* TEXTE DU DOCUMENT:

On comprend alors la pression engendrée par une telle mesure conservatoire pour le débiteur saisi. Afin de retrouver l’usage de ses comptes le plus rapidement possible, le débiteur est incité à payer la créance litigieuse, ce qui entraine la levée de la saisie conservatoire.
Les mesures conservatoires apparaissent donc bien comme des outils précieux au service des créanciers impayés en cette période de crise sanitaire. L’activité reprenant et de nombreuses échéances approchant, les débiteurs ne peuvent se permettre de perdre le contrôle de leurs comptes bancaires, ne serait-ce que pour quinze jours.
Comment mettre en œuvre les mesures conservatoires afin d’obtenir le paiement de créances impayées
La mise en œuvre d’une telle mesure conservatoire nécessite la réunion de plusieurs conditions, énumérées aux articles L.511-1 et suivants du Code des procédures civiles d’exécution.
Elle doit tout d’abord en principe être autorisée par le président du tribunal judiciaire, juge de l’exécution. Par exception, lorsque la créance relève de la compétence du tribunal de commerce, l’autorisation devra être accordée par le président du tribunal de commerce compétent.
Dans le second cas il est conseillé d’avoir recours à un avocat intervenant spécifiquement devant le tribunal de commerce (voir aussi : avocat et tribunal de commerce) puisque la procédure devant le tribunal de commerce peut être spécifique.
A ce titre, il convient également de vérifier les modalités de représentation par avocat devant le tribunal de commerce.
Toutefois, cette autorisation judiciaire est inutile dans trois hypothèses : tout d’abord lorsque le créancier est déjà titulaire d’un titre exécutoire (décision de justice exécutoire comme un jugement ou un arrêt, acte notarié, protêt, etc…), ensuite lorsqu’il détient une décision de justice qui n’a pas encore autorité de chose jugée mais qui a déjà force exécutoire et enfin lorsqu’il invoque le défaut de paiement d’une lettre de change acceptée, d’un billet à ordre, d’un chèque ou d’un loyer resté impayé.
Dans ces cas, il est possible d’avoir recours directement à un huissier de justice qui met en œuvre des mesures d’exécution.
Les conditions de mise en œuvre des mesures conservatoires permettant d’obtenir le paiement de ses créances non payées
La créance litigieuse doit satisfaire trois critères. En premier lieu, la créance doit porter sur une somme d’argent.
La créance doit ensuite être fondée en son principe. Selon une jurisprudence bien établie, le créancier doit simplement prouver que sa créance est en apparence valable et non pas qu’elle est certaine, liquide et exigible.
Enfin, la créance alléguée doit être menacée dans son recouvrement. C’est peut-être là l’obstacle principal à la mise en œuvre d’une mesure conservatoire.
En effet, selon la Cour de cassation, le simple refus du débiteur de payer est insuffisant. Le créancier qui invoque la mesure doit prouver que le recouvrement de sa créance est véritablement en péril, notamment du fait du risque d’insolvabilité du débiteur.
La grande fragilisation des entreprises du fait de la crise sanitaire devrait cependant faciliter la démonstration de cette condition. Les entreprises ayant accumulé les retards de paiement ces derniers mois, les risques d’insolvabilité sont effectivement accrus.
Attention, une telle mesure ne peut pas être mise en œuvre à l’égard d’un débiteur placé en procédure collective, celui-ci bénéficiant de la règle de suspension des poursuites.
Le créancier pourra cependant, dans ce cas, envisager de solliciter une mesure conservatoire à l’encontre des cautions, coobligés ou garants personnes physiques de son débiteur en difficulté.
Les mesures conservatoires, et plus particulièrement la saisie conservatoire des comptes bancaires, apparaissent alors comme des outils efficaces à la disposition des créanciers qui se préparent, en cette période de sortie de crise sanitaire, à entrer dans une course au recouvrement des factures impayées.

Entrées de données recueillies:

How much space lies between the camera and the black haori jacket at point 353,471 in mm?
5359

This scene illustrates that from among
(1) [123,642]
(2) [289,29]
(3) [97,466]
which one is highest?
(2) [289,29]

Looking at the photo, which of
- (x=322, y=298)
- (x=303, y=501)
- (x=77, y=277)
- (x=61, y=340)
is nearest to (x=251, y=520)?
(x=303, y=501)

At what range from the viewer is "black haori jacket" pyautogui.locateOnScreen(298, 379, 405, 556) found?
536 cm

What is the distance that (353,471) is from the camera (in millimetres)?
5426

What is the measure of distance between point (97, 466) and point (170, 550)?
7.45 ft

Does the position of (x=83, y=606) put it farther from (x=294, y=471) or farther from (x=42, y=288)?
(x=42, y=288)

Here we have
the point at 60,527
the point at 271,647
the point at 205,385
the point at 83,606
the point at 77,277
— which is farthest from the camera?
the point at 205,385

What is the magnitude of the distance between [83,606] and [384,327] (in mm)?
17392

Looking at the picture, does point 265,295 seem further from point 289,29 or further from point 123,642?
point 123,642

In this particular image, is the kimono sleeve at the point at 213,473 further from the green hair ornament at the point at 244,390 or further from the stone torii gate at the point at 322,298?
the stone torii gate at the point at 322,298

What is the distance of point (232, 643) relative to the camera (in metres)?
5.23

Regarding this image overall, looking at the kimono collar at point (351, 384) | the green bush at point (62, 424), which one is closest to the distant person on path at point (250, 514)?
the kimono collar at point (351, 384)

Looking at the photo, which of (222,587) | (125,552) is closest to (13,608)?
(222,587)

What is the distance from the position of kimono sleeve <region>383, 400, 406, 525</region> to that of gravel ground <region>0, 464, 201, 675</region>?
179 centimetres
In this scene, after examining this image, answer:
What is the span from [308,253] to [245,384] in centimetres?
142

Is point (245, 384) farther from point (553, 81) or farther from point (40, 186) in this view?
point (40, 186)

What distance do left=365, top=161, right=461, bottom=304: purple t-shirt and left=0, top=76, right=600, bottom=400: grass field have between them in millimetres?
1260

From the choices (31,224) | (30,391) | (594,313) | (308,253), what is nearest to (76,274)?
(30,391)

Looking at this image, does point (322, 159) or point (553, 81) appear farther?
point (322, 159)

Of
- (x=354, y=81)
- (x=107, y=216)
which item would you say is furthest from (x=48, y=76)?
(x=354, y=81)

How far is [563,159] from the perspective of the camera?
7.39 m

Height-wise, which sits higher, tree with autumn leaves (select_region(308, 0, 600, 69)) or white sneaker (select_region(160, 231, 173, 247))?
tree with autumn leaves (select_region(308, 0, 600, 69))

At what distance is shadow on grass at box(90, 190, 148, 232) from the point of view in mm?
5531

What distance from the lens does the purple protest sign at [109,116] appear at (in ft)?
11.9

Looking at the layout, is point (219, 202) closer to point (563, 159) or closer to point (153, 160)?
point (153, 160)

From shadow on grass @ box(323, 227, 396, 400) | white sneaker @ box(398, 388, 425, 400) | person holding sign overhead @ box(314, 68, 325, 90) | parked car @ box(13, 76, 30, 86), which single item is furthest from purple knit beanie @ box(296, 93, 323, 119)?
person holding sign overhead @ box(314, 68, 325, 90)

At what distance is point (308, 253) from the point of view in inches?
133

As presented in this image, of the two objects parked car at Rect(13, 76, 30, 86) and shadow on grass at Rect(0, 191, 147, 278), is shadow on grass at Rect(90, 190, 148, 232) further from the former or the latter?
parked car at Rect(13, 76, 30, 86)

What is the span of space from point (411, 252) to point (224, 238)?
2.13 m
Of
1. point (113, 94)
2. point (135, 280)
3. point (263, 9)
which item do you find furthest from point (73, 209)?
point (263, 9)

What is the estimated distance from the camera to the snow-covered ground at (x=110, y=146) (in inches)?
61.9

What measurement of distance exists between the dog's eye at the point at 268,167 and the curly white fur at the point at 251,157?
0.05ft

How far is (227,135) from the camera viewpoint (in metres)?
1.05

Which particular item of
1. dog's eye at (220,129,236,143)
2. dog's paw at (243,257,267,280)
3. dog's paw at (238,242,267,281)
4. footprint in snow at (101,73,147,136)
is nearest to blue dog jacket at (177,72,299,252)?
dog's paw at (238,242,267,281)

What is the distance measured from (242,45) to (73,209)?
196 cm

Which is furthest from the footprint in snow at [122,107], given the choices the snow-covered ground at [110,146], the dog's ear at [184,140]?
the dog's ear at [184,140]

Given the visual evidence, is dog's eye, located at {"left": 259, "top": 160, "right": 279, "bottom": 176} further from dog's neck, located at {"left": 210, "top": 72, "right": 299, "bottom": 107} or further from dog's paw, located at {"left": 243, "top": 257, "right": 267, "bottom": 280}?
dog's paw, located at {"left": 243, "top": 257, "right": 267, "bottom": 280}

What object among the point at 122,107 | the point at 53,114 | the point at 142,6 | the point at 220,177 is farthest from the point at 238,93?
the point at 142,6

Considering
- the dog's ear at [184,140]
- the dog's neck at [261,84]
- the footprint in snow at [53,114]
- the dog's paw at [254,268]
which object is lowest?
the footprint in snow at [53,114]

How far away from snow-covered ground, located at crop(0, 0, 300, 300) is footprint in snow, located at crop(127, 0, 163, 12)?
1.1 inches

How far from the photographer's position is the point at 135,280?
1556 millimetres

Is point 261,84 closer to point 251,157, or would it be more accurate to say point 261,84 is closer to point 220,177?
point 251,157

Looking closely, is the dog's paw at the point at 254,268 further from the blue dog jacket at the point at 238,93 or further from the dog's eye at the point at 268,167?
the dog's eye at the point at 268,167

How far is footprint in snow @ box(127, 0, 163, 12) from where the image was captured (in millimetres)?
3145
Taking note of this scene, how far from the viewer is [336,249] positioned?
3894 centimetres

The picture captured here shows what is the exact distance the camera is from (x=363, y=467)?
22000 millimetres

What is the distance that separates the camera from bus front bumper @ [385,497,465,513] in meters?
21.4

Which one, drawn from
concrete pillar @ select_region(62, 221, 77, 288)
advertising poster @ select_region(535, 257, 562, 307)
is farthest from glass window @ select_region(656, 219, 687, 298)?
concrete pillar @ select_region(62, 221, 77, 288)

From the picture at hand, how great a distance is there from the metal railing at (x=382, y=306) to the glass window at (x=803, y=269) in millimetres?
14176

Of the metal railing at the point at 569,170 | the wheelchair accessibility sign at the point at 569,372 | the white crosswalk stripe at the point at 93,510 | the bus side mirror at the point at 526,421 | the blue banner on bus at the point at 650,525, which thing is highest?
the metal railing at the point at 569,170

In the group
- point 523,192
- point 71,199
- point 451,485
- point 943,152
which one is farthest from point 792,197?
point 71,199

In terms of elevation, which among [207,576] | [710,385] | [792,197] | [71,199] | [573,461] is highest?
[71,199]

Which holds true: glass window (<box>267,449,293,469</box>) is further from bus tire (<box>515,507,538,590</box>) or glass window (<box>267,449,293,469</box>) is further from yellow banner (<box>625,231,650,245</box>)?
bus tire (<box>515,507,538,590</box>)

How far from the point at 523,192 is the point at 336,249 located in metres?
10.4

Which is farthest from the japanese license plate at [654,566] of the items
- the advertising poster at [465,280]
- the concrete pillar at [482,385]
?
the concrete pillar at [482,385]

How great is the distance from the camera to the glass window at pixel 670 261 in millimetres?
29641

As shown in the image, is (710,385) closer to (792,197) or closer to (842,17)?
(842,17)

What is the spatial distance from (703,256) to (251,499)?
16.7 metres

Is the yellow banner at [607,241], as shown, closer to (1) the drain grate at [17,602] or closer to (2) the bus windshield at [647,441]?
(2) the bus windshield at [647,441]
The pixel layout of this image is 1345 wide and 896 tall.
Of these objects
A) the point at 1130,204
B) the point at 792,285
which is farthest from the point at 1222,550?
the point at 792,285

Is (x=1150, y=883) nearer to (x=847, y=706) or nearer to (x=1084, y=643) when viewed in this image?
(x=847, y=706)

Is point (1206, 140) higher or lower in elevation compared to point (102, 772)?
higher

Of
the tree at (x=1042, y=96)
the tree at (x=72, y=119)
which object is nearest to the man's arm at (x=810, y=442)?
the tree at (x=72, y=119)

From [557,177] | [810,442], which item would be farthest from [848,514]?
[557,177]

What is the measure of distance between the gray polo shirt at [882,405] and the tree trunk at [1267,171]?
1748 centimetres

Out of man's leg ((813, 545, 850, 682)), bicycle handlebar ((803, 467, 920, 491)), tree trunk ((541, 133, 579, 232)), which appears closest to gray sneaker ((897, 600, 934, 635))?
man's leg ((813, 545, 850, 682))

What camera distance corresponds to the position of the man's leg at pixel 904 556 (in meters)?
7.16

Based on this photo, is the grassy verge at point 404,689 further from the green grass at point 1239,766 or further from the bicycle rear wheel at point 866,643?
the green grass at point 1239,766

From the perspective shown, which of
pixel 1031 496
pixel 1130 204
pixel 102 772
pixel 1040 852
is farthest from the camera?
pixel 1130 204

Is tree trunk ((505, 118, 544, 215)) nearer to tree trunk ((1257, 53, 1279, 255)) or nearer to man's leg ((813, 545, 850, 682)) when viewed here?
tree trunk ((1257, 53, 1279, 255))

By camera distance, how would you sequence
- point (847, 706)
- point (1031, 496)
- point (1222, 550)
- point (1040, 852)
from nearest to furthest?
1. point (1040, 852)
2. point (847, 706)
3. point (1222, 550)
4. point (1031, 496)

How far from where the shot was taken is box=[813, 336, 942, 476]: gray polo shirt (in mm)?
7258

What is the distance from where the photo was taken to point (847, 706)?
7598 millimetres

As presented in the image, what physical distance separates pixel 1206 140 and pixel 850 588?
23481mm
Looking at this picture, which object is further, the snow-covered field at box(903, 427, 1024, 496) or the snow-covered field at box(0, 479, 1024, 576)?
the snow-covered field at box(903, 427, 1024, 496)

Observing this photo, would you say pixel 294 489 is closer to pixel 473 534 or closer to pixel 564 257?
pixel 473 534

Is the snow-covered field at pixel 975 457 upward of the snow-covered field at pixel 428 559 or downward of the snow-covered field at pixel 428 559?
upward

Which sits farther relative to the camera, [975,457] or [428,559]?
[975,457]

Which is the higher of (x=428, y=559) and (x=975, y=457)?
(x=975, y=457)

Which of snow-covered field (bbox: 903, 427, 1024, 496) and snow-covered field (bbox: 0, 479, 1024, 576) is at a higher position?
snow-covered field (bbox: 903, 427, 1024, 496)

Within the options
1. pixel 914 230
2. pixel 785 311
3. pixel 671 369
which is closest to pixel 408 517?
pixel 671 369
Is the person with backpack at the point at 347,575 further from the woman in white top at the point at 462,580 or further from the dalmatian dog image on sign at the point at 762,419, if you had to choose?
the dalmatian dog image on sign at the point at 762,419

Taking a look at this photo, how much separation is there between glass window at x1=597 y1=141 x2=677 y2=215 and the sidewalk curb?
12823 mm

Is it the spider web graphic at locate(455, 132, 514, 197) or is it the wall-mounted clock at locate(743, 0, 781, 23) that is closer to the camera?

* CONSIGNE A: Recopiez le passage du texte sur les mesures conservatoires depuis « Elle doit tout » jusqu'à « tribunal de commerce. » inclus.
* CONSIGNE B: D'après le texte sur les mesures conservatoires, quelle règle empêche d'appliquer une telle mesure à un débiteur placé en procédure collective ?
Les lignes ne jouent aucun rôle dans ce travail.

* RÉPONSE A:
Elle doit tout d’abord en principe être autorisée par le président du tribunal judiciaire, juge de l’exécution. Par exception, lorsque la créance relève de la compétence du tribunal de commerce, l’autorisation devra être accordée par le président du tribunal de commerce compétent.
Dans le second cas il est conseillé d’avoir recours à un avocat intervenant spécifiquement devant le tribunal de commerce (voir aussi : avocat et tribunal de commerce) puisque la procédure devant le tribunal de commerce peut être spécifique.
A ce titre, il convient également de vérifier les modalités de représentation par avocat devant le tribunal de commerce.

* RÉPONSE B: La règle de suspension des poursuites.